§ Supplied text:
----
We Were Feminists Once: From Riot Grrrl to Covergirl®, the Buying and Selling of a Political Movement

By Andi Zeisler
New York: PublicAffairs, 2016, 304 pp., $26.99, hardcover

Reviewed by Paula Kamen

In her new book, We Were Feminists Once, Andi Zeisler is as adept as one can get in capturing—and contrasting—specific moments in pop culture. In one chapter she looks back at the landmark 1977 international women’s conference in Houston. “The brainchild of Bella Abzug and Patsy Mink” and funded by the US government “to the tune of $5 million,” writes Zeisler, it drew between 15,000 and 20,000 attendees. The keynote was by Texas Congressional Representative Barbara Jordan, and the conference’s resulting political action plan focused on such substantive issues as sex discrimination, wage inequality, childcare, abortion, and the rights of minority women.

Then she fast-forwards to describe what such an event would like today: “I’d like to think it can have the same galvanizing spirit,” Zeisler writes,

but I’m also 99.9 percent sure it wouldn’t be funded by the government, but by a slate of multinational corporate sponsors: Verizon, Estee Lauder, Gucci. It would be held not at a convention center but at an extremely posh spa, all the better to pop out for a quick seaweed detox wrap if needed. Paparazzi would be camped out to get snaps of celebrity attendees Salma Hayek, Angelina Jolie, and Amal Clooney.

Zeisler goes on to imagine that the event would feature a “special conversation between Hayek and Jolie that adds $175 to the conference ticket price but does include a gift bag containing chia-seed energy bars, a luxury skin mask, and a coupon for Activia yogurt.”
----
§ Excerpted data:
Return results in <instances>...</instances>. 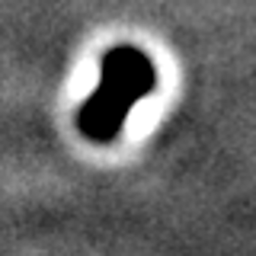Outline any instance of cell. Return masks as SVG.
I'll return each mask as SVG.
<instances>
[{"mask_svg": "<svg viewBox=\"0 0 256 256\" xmlns=\"http://www.w3.org/2000/svg\"><path fill=\"white\" fill-rule=\"evenodd\" d=\"M154 86H157V68L141 48L134 45L109 48L100 64V84L80 109L84 134H90L96 141L116 138L132 106Z\"/></svg>", "mask_w": 256, "mask_h": 256, "instance_id": "obj_1", "label": "cell"}]
</instances>
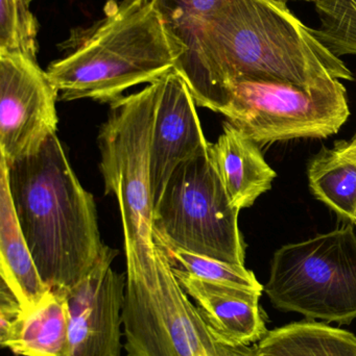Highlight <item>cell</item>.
----
§ Task instructions:
[1] According to the book review, how many attendees did the 1977 women's conference in Houston draw?
[2] Extend the book review, starting right after its final sentence.
The rows play no part in this work.

§ Responses to the exercise:
[1] Between 15,000 and 20,000.

[2]
Zeisler’s fantasy reveals the mixed blessings—and strange bedfellows—created by today’s “bizarro world” of “marketplace feminism”: the intersection of capitalism and feminism. “It’s decontextualized,” she writes. “It’s depoliticized. And it’s probably feminism’s most popular iteration ever.” With wit and imagination, she traces the evolution of marketplace feminism during the past twenty years, and its assimilation into mainstream society, for better and for worse.

Zeisler writes for both an academic audience and the rest of us; all may appreciate her big-picture perspective, as she connects the dots across decades and political movements, while she provides critical tools to enable even the most dedicated Entertainment Weekly subscriber to navigate the perplexingly mixed media messages that surround us. After reading this book, no reader will ever hear the words “empower” or “choice” the way she did before.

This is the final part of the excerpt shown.